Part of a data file
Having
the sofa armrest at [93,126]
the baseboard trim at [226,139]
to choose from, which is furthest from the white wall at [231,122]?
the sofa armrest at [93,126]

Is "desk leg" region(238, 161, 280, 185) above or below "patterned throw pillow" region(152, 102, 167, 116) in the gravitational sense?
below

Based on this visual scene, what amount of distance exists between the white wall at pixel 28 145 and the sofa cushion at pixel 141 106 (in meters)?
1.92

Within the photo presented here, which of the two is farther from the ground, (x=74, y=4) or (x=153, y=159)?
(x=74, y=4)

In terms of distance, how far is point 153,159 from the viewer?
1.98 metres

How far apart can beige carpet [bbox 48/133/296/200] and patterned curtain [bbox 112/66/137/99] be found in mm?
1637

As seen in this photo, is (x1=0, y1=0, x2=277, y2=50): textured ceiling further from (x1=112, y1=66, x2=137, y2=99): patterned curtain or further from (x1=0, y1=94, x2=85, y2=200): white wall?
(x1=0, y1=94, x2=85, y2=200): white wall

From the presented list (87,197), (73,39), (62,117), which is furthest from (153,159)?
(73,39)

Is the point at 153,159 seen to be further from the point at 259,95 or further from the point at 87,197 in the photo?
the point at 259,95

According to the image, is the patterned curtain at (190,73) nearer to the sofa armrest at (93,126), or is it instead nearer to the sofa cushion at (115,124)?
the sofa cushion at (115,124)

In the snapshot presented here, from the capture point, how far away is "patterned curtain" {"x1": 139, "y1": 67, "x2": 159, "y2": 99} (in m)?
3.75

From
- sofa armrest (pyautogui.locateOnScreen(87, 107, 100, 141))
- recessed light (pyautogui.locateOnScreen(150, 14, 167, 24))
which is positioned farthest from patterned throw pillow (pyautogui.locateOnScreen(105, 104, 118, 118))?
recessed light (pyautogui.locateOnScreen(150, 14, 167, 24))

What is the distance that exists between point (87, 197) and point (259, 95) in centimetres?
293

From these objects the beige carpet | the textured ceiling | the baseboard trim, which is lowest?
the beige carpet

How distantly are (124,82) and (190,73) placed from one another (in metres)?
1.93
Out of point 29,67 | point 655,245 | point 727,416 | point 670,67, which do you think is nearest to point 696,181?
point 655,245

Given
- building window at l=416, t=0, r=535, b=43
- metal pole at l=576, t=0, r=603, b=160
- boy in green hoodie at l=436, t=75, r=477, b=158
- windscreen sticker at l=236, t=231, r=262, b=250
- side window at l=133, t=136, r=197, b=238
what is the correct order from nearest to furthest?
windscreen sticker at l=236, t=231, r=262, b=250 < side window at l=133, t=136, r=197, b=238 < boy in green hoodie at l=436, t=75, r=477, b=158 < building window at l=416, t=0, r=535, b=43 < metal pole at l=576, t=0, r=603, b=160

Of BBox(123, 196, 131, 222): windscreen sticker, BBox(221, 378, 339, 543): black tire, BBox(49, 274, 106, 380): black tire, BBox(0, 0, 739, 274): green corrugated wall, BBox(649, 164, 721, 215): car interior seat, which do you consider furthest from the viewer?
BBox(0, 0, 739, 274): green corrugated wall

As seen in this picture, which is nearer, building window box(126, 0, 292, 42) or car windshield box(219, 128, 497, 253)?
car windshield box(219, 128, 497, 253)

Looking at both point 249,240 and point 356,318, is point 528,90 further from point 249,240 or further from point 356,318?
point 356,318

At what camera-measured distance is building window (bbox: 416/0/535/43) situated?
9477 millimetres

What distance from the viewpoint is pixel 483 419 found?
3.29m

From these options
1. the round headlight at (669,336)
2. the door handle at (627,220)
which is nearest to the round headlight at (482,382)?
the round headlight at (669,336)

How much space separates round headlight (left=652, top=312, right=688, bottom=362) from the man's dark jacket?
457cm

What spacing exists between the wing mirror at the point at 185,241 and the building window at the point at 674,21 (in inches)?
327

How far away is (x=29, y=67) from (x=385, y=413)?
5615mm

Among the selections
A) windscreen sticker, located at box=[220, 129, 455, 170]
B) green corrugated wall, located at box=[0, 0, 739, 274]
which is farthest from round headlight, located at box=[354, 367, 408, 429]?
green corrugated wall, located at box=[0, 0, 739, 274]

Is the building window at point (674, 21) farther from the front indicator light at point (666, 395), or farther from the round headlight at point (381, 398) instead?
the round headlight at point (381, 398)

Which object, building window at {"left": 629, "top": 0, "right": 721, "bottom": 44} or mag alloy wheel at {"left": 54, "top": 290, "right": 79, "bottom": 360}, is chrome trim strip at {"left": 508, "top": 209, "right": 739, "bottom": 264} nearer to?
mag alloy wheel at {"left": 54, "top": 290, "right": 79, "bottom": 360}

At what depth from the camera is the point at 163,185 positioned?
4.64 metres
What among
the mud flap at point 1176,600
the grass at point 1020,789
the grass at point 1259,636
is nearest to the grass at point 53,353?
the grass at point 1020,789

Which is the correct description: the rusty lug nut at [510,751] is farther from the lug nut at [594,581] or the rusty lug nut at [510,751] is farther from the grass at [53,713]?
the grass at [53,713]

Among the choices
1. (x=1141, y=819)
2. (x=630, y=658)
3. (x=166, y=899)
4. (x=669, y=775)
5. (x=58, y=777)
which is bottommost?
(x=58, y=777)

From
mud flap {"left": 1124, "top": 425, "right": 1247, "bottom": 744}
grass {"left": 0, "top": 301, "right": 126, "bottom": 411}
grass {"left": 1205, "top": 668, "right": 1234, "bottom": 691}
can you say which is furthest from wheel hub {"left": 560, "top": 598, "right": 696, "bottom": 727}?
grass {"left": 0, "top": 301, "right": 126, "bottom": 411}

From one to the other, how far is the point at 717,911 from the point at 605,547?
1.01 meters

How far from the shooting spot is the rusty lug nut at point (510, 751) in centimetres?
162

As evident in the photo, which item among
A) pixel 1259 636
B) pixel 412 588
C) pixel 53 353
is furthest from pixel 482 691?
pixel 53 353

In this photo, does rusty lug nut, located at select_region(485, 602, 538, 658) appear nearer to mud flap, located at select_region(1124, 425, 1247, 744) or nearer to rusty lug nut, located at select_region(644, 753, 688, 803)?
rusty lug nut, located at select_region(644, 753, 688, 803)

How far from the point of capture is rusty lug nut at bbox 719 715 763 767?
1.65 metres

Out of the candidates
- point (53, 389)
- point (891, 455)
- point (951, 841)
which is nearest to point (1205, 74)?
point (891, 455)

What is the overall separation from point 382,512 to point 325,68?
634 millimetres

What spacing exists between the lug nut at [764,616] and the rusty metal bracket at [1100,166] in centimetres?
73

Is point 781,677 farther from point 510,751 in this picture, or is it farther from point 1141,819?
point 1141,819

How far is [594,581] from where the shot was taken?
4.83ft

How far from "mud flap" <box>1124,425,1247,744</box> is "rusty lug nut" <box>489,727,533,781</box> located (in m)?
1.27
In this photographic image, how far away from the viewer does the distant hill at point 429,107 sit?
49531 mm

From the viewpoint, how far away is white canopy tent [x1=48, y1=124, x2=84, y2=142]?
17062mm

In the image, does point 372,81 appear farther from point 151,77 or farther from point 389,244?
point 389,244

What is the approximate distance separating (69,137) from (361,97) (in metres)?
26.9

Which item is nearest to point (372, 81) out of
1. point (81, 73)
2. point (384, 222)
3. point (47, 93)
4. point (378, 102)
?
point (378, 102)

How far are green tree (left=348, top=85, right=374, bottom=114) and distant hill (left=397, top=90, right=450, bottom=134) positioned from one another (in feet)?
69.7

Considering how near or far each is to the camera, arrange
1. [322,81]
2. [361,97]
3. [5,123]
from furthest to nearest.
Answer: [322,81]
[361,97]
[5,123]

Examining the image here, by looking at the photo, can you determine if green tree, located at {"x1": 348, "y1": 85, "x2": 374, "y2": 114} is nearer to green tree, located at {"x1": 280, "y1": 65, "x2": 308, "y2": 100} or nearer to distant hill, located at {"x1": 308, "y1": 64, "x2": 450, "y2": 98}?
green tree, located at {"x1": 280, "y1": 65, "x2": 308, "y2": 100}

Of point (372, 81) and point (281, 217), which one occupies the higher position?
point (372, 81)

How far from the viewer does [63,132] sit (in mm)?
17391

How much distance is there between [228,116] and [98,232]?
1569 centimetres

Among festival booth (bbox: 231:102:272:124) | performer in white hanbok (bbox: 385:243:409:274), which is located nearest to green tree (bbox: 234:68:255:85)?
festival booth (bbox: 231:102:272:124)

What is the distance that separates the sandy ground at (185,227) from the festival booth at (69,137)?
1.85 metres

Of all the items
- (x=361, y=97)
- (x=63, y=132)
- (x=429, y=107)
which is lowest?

EXERCISE AIM:
Copy out, word for word, the lines running from the one with "Among festival booth" through the last line of the rows, including both of those lines.

SOLUTION TO THIS EXERCISE:
Among festival booth (bbox: 231:102:272:124) | performer in white hanbok (bbox: 385:243:409:274), which is located nearest to green tree (bbox: 234:68:255:85)?
festival booth (bbox: 231:102:272:124)

What is the distance that separates the sandy ground at (185,227) from the festival booth at (69,137)?
1.85 metres

Of all the items
- (x=361, y=97)
- (x=63, y=132)
- (x=429, y=107)
which is lowest?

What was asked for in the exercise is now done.